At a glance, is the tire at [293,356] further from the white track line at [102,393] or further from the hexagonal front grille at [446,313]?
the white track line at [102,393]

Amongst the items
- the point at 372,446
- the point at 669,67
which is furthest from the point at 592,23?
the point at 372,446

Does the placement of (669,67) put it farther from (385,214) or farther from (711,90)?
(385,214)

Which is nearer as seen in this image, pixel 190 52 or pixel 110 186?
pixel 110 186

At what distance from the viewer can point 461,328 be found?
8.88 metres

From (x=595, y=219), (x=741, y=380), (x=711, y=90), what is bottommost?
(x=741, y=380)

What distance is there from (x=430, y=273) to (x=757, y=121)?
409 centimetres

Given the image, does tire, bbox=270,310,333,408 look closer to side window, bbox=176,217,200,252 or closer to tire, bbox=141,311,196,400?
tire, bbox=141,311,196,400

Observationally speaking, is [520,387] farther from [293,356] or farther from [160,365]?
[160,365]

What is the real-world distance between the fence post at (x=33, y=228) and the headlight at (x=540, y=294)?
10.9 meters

──────

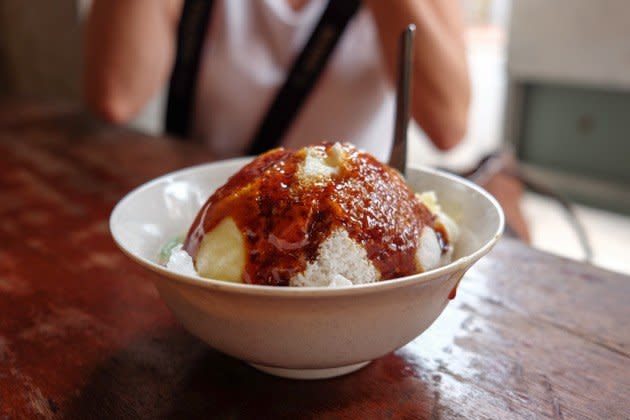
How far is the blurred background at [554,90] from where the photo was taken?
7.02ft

──────

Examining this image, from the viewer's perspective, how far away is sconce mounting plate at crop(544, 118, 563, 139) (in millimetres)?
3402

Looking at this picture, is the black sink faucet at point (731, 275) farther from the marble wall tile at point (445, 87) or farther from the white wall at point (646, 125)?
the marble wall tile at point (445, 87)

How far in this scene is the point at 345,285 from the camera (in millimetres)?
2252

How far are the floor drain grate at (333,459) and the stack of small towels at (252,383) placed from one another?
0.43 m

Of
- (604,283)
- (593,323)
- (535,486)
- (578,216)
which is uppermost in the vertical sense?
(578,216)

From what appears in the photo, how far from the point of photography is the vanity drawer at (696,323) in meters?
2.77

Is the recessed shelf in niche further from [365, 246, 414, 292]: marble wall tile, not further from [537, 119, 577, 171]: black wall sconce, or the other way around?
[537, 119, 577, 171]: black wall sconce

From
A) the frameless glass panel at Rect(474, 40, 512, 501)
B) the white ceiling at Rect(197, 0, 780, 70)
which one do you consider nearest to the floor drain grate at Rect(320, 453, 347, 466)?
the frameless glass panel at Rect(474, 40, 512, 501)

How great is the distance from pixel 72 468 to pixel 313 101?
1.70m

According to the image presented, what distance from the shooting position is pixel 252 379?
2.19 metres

──────

§ **JOB**
Rewrite the data beginning at the line that has "Does the placement" and stopping after the line that has "8.88 metres", keeping the requests as they are. In the answers only, scale every number (point coordinates, pixel positions and the distance) by 1.2, rounding each to the number of decimal places it had and rounding halves up.

§ **TASK SOLUTION**
Does the placement of (669,67) put it farther from (385,214) or farther from (711,90)?
(462,257)

Which is nearer as seen in this image, pixel 190 52 or pixel 110 186?
pixel 132 223

At what distance from the viewer can point 461,328 be found?
10.66 metres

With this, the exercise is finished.